Re: CPU hogged by concurrent SELECT..FOR UPDATE SKIP LOCKED

David Rowley <dgrowleyml@xxxxxxxxx> · Mon, 14 Sep 2020 01:52:23 +1200

On Tue, 8 Sep 2020 at 06:05, Raj <raj@xxxxxxxx> wrote:
>
> > This would not exactly look like a bug, because the message says "to
> > be locked", so at least it's not allowing two workers to lock the same
> > tuple. But it seems that the skip-locked mode should not make an error
> > out of this, but treat it as the tuple was already locked. Why would
> > it want to lock the tuple (representing the job) if another worker has
> > already finished his UPDATE of the job to mark it as "done" (which is
> > what makes the tuple move to the "completed" partition.)

(It's not very clear who wrote the above text since the quote does not
mention who the author is and the original email didn't appear to have
made it to the list)

It's not a bug. I think the quoted text is expecting a bit too much
from the database. It does not know that if the tuple is updated and
moved to another partition that it can be safely ignored.   For all
the database knows, the new version of the tuple that's in the new
partition still matches the query's WHERE clause and should be locked.

*TASKS*:
• a. Answer these about the mailing-list reply on SKIP LOCKED, one line each:
(i) Who wrote the reply, and on what date?
(ii) What two reasons are given for why it's unclear who wrote the quoted text?
(iii) According to the quoted text, what makes the tuple move to the "completed" partition?
• b. Sum up the mailing-list reply on SKIP LOCKED in two sentences.
• c. Write a continuation of the mailing-list reply on SKIP LOCKED, picking up after its last sentence.
The listing that follows has nothing to do with any of this.

*RECORDED DATA*:
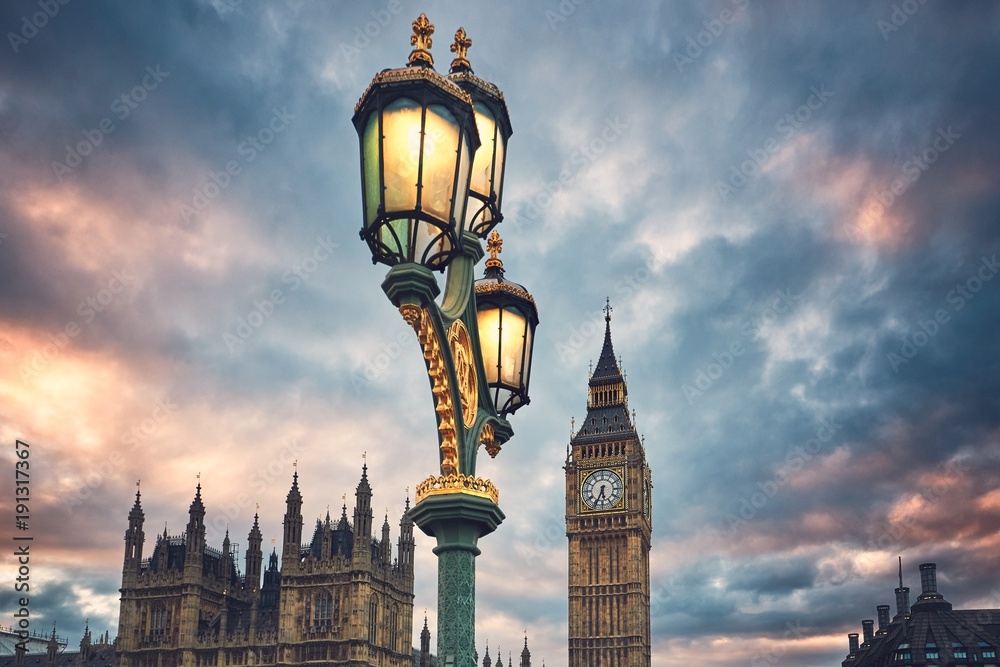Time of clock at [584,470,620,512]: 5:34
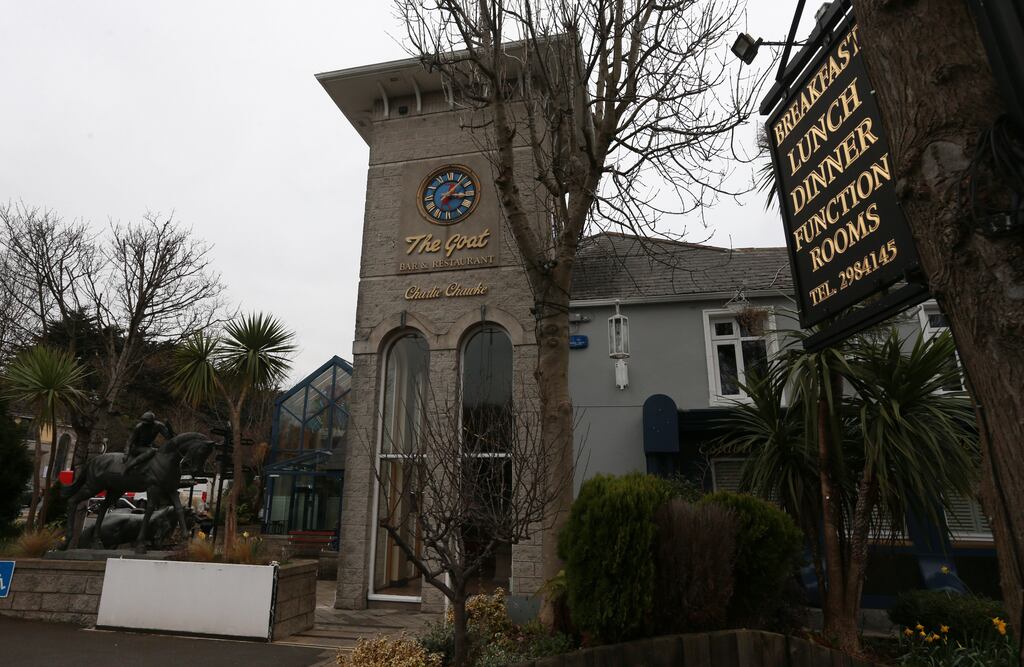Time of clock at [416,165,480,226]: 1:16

*TASK-BY-TASK RESULTS*:
• a.
(i) David Rowley, on Mon, 14 Sep 2020.
(ii) The quote does not mention who the author is, and the original email didn't appear to have made it to the list.
(iii) A worker finishing an UPDATE of the job to mark it as "done".

• b. A quoted message argues that skip-locked mode should treat a tuple moved to the "completed" partition by another worker's UPDATE as already locked, not raise an error. The reply says this is not a bug, since the database cannot know that a tuple moved to another partition can be safely ignored, and the new version might still match the query's WHERE clause and need locking.

• c.
If we just go and ignore moved off tuples then we could miss
processing tuples that still need to be processed.

It's perhaps not impossible to make it work slightly better if it were
somehow possible to inform heapam_tuple_lock() that it's operating on
a partition and the query queried a partitioned table and that all but
1 partition was pruned with partition pruning.  In this case we could
be certain the new verison of the tuple can't match the WHERE clause
of the SELECT since partition pruning determined that all other
partitions don't match the WHERE clause. However, that's:

a) a pretty horrid thing to have to teach heapam_tuple_lock() about, and;
b) only going to work when 1 partition survives partition pruning,
which is pretty horrible since doing ATTACH PARTITION could suddenly
cause your queries to fail randomly.

If you had 3 partitions, one for "pending", "retry" and "complete",
and you wanted to lock all rows that are in a "pending" or "retry"
state, then when we encounter an updated row in the "pending"
partition, we have no knowledge if it was moved into the "retry" or
the "completed" partition.   If it's in "retry", then we do want to
find it and process it, but if it's in "completed", then it does not
match the WHERE clause of the query and we can ignore it.  Since we
don't know which, we can't make assumptions and must force the user to
try again, hence the serialisation failure error.

> > Either the SELECT for jobs to do returned a wrong tuple, which was
> > already updated, or there is some lapse in the locking.
> >
> > Either way it would seem to be a waste of time throwing all these
> > errors when the tuple should not even have been selected for update
> > and locking.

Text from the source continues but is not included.